◆ **Requirement**
After locating the line that contains "[camera trap, expert-labeled]" in the records below, write out exactly that line and each line after it through the one that contains "common name: domestic cow", and nothing else.

◆ **Material shown**

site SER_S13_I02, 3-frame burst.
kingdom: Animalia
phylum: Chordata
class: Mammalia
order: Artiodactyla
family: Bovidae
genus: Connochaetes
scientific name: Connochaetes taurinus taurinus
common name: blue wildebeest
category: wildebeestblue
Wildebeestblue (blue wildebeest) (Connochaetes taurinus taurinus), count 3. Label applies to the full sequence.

* * *

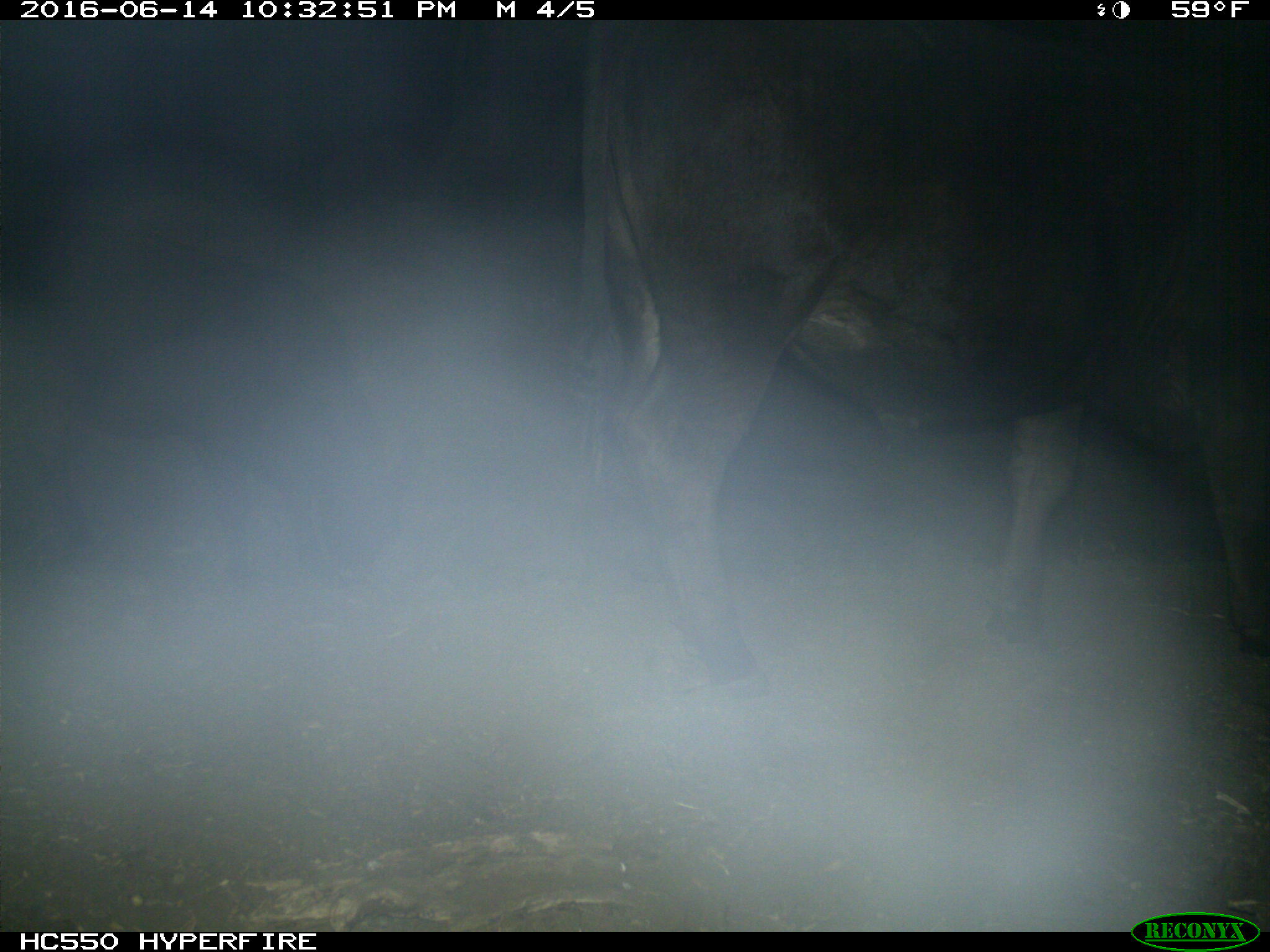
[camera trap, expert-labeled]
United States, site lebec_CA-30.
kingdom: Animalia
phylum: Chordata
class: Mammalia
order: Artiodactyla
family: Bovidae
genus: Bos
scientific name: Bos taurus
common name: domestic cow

◆ **Answer section**
[camera trap, expert-labeled]
United States, site lebec_CA-30.
kingdom: Animalia
phylum: Chordata
class: Mammalia
order: Artiodactyla
family: Bovidae
genus: Bos
scientific name: Bos taurus
common name: domestic cow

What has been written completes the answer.